Safety and tolerability concerns associated with levosimendan are well characterised, expected by its mode of action and, for the most part, demonstrated to be avoidable with due attention to issues such as baseline BP and fluid and electrolyte status. In fact, it has been recognised that hypotension can be a limitation of levosimendan applications, and several reports have suggested that omission of the loading dose of levosimendan in patients with low baseline BP or at risk of hypovolaemia can be a way to limit the incidence of hypotension (e.g. see the expert consensus by Nieminen et al.).47
In this area, the research of Gong et al. is of note.36 It is rare for adverse events or tolerability issues to necessitate cessation of levosimendan therapy. We see no evidence or theoretical reason to expect a different response from Chinese patients, but continued surveillance is warranted.

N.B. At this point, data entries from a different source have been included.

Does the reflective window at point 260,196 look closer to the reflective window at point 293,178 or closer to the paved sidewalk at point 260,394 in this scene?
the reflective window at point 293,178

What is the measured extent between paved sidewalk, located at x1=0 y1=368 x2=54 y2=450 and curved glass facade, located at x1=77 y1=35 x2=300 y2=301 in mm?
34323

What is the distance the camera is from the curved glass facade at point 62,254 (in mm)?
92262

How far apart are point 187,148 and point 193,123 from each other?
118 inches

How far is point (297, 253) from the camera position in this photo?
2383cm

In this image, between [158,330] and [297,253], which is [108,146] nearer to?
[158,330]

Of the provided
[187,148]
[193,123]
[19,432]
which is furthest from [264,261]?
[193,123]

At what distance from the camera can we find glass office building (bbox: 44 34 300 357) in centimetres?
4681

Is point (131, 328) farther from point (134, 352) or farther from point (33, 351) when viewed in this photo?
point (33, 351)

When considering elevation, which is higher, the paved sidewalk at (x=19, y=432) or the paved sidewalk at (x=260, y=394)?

In cases of refractory HF, the (limited) experience reported by Chinese clinical researchers supports the expectation from studies elsewhere that levosimendan will deliver short-term improvements in haemodynamics and clinical symptomatic status. The preliminary work of Bonios et al. encourages an expectation that prolonged levosimendan therapy, administered as a succession of intermittent infusions, may also be accompanied by survival advantages in advanced HF refractory to conventional therapies.67 Indeed, a meta-analysis confirmed the association of repetitive levosimendan administration in advanced heart failure with a significant reduction in mortality at the longest follow-up available.68 However, confirmation of that finding is needed for patients of all ethnicities.
A recent report by Wang and Luo offers assurance on the use of levosimendan in patents with refractory HF accompanied by hypotension.69
Additional AHF scenarios that may warrant the use of levosimendan include decompensation accompanied by worsening renal function, cardiac ischaemia or elevated pulmonary artery pressure, as well as cardiogenic shock or takotsubo syndrome.70,71 To the extent that experience with levosimendan in HF in the context of AMI or acute decompensation or chronic or refractory HF has been substantially similar in Chinese and non-Chinese patients, we are encouraged to the view that the effects of levosimendan demonstrated in these additional clinical scenarios in predominantly non-Chinese populations are likely to be replicated in Chinese patients with otherwise similar clinical presentations. However, for all these additional indications it will be necessary to substantiate these expectations through direct study of Chinese patients in controlled studies.
For similar reasons, in this review we did not touch the perioperative use of the drug or its use in intensive care unit settings.72,73 Instead, we focused on its main indications in acute heart failure and acute cardiac care, as recently defined in the reviews by Farmakis et al. and Heringlake et al.74,75
From the data reviewed here, we conclude that there is enough evidence to show that the effects of levosimendan in acute and decompensated HF documented by studies in non-Chinese patients are replicated in Chinese patients and that experience accumulated by studies performed outside China may be regarded as a reasonable guide to the use of levosimendan in China.